Earlier in the week, Jesse Walker noted that the latest crime numbers from the FBI show both violent and non-violent crimes declined for 2013, continuing an overall trend briefly interrupted by a small uptick in 2012.
But as part of that report, the FBI also analyzed fatal police shootings that are ruled justifiable. Based on those numbers, you'd think we were all living in Detroit. Americans are often mistaken in their beliefs that crime is on the rise. But for anybody noticing all the reports about police shooting and killing citizens and thinking this is happening more frequently: You are correct. According to the FBI, police have reached a two-decade high in fatally shooting suspects. Law enforcement officers killed 461 people in 2013. It's the third year in a row that fatal shootings by police have increased.
Actually, a correction: We are seeing an increase in the number of killings by police reported to the FBI. The numbers are both self-reported and incomplete. We don't necessarily have a true, accurate count of how many people have died at the hands of police when those deaths aren't counted as crimes.

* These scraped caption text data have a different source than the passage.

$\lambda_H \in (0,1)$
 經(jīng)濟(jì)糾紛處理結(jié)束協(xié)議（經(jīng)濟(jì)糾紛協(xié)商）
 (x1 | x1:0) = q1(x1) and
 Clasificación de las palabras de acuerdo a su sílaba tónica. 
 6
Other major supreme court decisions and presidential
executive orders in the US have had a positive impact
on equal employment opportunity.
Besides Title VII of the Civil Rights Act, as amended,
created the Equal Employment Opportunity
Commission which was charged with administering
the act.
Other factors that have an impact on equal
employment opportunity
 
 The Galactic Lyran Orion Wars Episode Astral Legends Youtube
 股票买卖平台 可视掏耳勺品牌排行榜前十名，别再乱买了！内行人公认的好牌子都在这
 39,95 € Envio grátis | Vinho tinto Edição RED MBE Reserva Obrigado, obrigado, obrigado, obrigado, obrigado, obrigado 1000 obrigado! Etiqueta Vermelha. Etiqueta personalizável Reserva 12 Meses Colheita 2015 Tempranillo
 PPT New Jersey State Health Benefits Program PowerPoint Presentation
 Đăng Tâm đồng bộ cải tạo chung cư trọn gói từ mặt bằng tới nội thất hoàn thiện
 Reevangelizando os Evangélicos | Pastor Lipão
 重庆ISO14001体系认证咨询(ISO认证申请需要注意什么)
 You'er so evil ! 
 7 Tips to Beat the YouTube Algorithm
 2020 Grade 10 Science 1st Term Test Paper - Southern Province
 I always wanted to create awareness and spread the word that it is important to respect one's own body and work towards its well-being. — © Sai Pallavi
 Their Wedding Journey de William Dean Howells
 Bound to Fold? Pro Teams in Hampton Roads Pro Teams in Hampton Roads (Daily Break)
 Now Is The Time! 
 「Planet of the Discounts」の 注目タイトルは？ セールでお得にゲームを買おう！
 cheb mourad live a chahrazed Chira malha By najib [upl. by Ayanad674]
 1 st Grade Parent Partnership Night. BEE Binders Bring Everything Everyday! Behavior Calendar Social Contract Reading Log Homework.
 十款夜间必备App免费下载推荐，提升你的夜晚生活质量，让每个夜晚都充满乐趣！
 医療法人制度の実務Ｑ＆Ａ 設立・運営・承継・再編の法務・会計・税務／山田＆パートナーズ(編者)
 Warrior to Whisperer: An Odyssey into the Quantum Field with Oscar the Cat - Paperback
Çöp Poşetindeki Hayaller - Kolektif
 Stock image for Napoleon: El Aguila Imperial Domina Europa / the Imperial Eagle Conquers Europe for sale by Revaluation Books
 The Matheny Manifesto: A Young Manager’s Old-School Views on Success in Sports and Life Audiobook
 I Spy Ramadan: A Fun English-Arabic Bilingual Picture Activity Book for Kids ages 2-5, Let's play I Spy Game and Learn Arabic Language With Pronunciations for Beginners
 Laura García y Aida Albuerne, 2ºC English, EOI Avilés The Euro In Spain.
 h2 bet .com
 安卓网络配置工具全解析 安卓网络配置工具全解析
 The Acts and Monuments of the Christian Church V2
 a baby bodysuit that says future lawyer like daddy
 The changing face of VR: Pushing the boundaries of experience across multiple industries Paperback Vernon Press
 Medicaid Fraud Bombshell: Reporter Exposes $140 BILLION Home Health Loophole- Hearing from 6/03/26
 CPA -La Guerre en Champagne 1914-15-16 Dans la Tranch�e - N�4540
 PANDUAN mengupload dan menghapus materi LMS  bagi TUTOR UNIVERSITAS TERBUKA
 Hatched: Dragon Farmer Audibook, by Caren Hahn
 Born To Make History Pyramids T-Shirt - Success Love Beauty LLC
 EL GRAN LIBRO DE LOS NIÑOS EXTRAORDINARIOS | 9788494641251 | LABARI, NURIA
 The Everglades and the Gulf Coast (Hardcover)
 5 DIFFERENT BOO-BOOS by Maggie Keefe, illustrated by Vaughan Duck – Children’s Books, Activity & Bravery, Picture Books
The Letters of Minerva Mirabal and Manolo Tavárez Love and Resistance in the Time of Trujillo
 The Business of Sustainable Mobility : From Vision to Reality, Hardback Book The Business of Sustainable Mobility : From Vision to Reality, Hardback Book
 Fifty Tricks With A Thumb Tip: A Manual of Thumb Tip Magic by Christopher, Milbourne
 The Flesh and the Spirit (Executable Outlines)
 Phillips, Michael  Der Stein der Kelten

From USA Today:
Criminal justice analysts said the inherent limitations of the database — the killings are self-reported by law enforcement, and not all police agencies participate in the annual counts — continue to frustrate efforts to identify the universe of lethal force incidents involving police.
University of Nebraska criminologist Samuel Walker said the incomplete nature of the data renders the recent spike in such deaths even more difficult to explain.
"It could be as simple as more departments are reporting,'' Walker said.
The Nebraska criminologist has been among the most vocal advocates calling for an all-inclusive national database to closely track deadly force incidents involving police.
"It is irresponsible that we don't have a complete set of numbers,'' Walker said. "Whether the numbers are up, down or stable, this (national database) needs to be done. … This is a scandal.''
A criminologist with the University of South Carolina thinks the actual numbers are higher. He thinks there needs to be a federal mandate for law enforcement agencies to report killings and tie cooperation to eligibility for federal funds. Would that actually make a difference, though?